Collected data:
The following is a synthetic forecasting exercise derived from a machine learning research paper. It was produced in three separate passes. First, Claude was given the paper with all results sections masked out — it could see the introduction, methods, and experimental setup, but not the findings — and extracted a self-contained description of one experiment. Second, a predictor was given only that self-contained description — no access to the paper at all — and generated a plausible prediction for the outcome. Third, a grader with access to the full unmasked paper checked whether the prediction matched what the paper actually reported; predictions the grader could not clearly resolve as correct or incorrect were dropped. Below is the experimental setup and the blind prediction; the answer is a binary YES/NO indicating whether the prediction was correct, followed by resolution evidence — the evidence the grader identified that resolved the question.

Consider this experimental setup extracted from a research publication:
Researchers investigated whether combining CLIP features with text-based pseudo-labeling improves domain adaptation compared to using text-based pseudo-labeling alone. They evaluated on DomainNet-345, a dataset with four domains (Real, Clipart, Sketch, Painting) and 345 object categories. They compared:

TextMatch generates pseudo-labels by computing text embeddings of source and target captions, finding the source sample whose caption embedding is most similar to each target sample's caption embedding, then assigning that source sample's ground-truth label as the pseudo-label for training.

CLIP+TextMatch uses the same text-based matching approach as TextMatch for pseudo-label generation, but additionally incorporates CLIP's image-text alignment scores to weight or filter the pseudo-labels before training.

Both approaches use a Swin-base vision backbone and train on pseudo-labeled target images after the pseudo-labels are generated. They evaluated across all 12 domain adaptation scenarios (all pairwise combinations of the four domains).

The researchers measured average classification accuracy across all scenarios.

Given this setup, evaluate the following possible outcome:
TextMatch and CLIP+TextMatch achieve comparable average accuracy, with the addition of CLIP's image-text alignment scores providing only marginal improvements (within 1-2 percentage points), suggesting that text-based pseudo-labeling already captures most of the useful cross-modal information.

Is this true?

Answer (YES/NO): YES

What is required:
Exactly as they appear, write out the lines from the one containing "Consider this experimental" through the final line of the entries above, both included.

Solution for this problem:
Consider this experimental setup extracted from a research publication:
Researchers investigated whether combining CLIP features with text-based pseudo-labeling improves domain adaptation compared to using text-based pseudo-labeling alone. They evaluated on DomainNet-345, a dataset with four domains (Real, Clipart, Sketch, Painting) and 345 object categories. They compared:

TextMatch generates pseudo-labels by computing text embeddings of source and target captions, finding the source sample whose caption embedding is most similar to each target sample's caption embedding, then assigning that source sample's ground-truth label as the pseudo-label for training.

CLIP+TextMatch uses the same text-based matching approach as TextMatch for pseudo-label generation, but additionally incorporates CLIP's image-text alignment scores to weight or filter the pseudo-labels before training.

Both approaches use a Swin-base vision backbone and train on pseudo-labeled target images after the pseudo-labels are generated. They evaluated across all 12 domain adaptation scenarios (all pairwise combinations of the four domains).

The researchers measured average classification accuracy across all scenarios.

Given this setup, evaluate the following possible outcome:
TextMatch and CLIP+TextMatch achieve comparable average accuracy, with the addition of CLIP's image-text alignment scores providing only marginal improvements (within 1-2 percentage points), suggesting that text-based pseudo-labeling already captures most of the useful cross-modal information.

Is this true?

Answer (YES/NO): YES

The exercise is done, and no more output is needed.